AGAM, iNews.id - Gunung Marapi yang berada di Kabupaten Agam dan Tanah Datar, Sumatera Barat, kembali erupsi pada Rabu (5/2/2026). Letusan terjadi pukul 22.25 WIB, mengejutkan warga yang tengah beristirahat di rumah.
Suara dentuman keras disertai semburan lava pijar terlihat jelas dari sejumlah kawasan seperti Simpang Bukik Batabuah, Kubang Putiah, hingga Sungai Puar.
Pos Pengamatan Gunung Api Marapi, Badan Geologi PVMBG di Bukittinggi, mencatat tinggi kolom abu mencapai 3.000 meter di atas puncak kawah.
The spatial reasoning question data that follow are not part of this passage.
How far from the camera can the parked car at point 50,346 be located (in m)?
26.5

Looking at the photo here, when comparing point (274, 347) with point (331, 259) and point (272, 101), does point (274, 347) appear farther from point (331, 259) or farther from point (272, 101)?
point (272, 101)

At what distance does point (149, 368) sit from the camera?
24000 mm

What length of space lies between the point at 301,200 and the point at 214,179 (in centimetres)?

Kolom abu berwarna kelabu pekat dengan intensitas tebal, condong ke arah timur laut. Erupsi terekam seismograf dengan amplitudo maksimum 30,3 milimeter dan durasi 87 detik. Ini menjadi letusan dengan kolom abu tertinggi sepanjang 2026.
"Pengamatan visual tadi terlihat ada semburan. Mungkin areanya masih di sekitar area kawah. Angin bertiup lemah ke arah Timur Laut. Untuk saat ini belum ada informasi terjadinya hujan abu," ujar petugas Pos PGA Marapi PVMBG Bukittinggi, Teguh Firmansyah.
Pada waktu yang sama, BMKG juga mencatat gempa berkekuatan magnitudo 1,9 dengan lokasi enam kilometer barat daya Kota Bukittinggi.
Sepanjang periode pengamatan Kamis, 5 Februari 2026, Gunung Marapi tercatat tiga kali meletus dengan ketinggian antara 600 hingga 3.000 meter, disertai aktivitas kegempaan vulkanik.
Hingga kini, status Gunung Marapi masih berada pada Level II atau Waspada. PVMBG mengimbau masyarakat dan wisatawan untuk tidak memasuki radius tiga kilometer dari kawah Verbeek.
Warga di sepanjang aliran sungai yang berhulu ke puncak Marapi juga diminta waspada terhadap potensi lahar, terutama saat hujan. Jika terjadi hujan abu, masyarakat diimbau menggunakan masker untuk mencegah gangguan pernapasan.